Commissioner Bob Ott was.
“Maybe some of the stuff that’s on this list shouldn’t be on any list,” the commissioner representing east Cobb said. “There are some things that can go on the general fund, there are somethings that, maybe, shouldn’t be there at all. ... It’s not SPLOST or millage (increases).”
“I deal with the budget every single day, for all of the county, not just the districts,” Boyce replied. “I get the part about the fact that people think there are savings and efficiencies in this budget, that we can do things cheaper … I’m on the record saying I just don’t agree with that.”
Ultimately, Boyce told the mayors of Cobb, whose cities get a cut of SPLOST money, that the board will have decided the joint city-county projects it will fund and the length of the 2020 SPLOST by Dec. 31. Although commissioners will begin soliciting community input this fall on which projects deserve priority — something that will help them determine the duration of the tax — the projects list does not have to be finalized until next spring.

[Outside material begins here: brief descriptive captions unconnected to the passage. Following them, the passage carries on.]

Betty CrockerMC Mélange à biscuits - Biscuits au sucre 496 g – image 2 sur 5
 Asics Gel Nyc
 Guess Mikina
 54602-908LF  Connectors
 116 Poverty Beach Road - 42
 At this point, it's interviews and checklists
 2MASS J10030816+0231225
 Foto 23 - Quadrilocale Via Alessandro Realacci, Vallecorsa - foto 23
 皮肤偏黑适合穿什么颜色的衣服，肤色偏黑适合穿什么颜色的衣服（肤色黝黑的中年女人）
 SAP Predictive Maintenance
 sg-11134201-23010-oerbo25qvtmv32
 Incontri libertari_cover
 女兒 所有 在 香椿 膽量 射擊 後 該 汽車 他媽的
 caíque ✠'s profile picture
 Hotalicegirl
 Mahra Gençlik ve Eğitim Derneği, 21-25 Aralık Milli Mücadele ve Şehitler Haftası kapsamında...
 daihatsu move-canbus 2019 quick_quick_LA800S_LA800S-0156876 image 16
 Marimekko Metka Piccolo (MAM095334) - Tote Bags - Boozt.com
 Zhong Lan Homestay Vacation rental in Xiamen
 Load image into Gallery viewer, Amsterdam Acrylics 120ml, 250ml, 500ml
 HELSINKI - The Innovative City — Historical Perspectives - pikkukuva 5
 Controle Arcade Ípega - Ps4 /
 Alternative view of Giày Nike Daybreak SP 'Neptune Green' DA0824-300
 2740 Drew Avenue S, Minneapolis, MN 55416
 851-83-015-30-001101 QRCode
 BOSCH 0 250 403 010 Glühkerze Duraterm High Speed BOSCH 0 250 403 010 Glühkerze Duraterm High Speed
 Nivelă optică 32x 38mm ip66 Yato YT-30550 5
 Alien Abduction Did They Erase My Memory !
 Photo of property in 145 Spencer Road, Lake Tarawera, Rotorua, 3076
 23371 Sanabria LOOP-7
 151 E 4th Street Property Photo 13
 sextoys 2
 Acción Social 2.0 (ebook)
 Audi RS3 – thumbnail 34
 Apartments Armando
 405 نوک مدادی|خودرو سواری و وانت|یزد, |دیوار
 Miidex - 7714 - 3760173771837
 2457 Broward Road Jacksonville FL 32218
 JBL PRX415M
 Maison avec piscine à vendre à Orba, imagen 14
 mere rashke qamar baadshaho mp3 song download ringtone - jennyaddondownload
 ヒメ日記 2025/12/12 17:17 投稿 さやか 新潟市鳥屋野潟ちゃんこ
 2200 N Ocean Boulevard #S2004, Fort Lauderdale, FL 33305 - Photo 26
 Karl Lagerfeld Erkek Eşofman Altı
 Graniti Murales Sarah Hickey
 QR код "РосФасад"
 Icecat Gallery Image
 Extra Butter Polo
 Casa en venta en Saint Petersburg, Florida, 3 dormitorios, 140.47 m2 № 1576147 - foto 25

Whatever their choice, they will have to whittle down the list presented by county staff at Wednesday’s meeting.
The projects deemed “critical” by county staff totaled $667 million. Although a six-year SPLOST would collect roughly $840 million — $140 million per year — about a quarter of that would go to the county’s cities, leaving about $630 million for the countywide projects discussed Wednesday.
Transportation projects were almost exclusively related to upkeep and among the costliest that came before the commissioners.
Repaving county roads could cost $40 million per year — and that estimate is a compromise figure, Erica Parish, the county’s director of transportation, told commissioners. It would bring the Overall Condition Index, or OCI, of the county’s roads to 59 out of 100 by the year 2029. (A condition that is considered “fair.”)
But there were scores of other projects for commissioners to choose from.
Interim Public Safety Director Randy Crider said his priority was upgrading the training facilities needed for new recruits to the fire and police departments.
The previous SPLOST, which passed in 2016, included funding to renovate the existing training facility, which opened in 1994 and was meant to serve 700 new recruits, Crider said.
There are now a combined 1,700 that have to be trained, and a majority of the 2016 SPLOST money was used to purchase a separate training facility for police. The police and fire departments would like to use future sales tax revenues to pay for an indoor shooting range and overdue facility upgrades, respectively.
Jimmy Gisi, director of the parks department, said his department needs money to bring its facilities “to today’s standards.” And Sharon Stanley, director of information services, made a case for upgrading much of the software on which county services rely.
“Quality’s not cheap,” Boyce said. “The list this time reflects what we need to do to just keep the current structure that we have in order to meet the growing population. We know that in 2050, 2040 we’re going to be somewhere north of 800,000 people and we need to be thinking ahead here, and that’s what this SPLOST does.”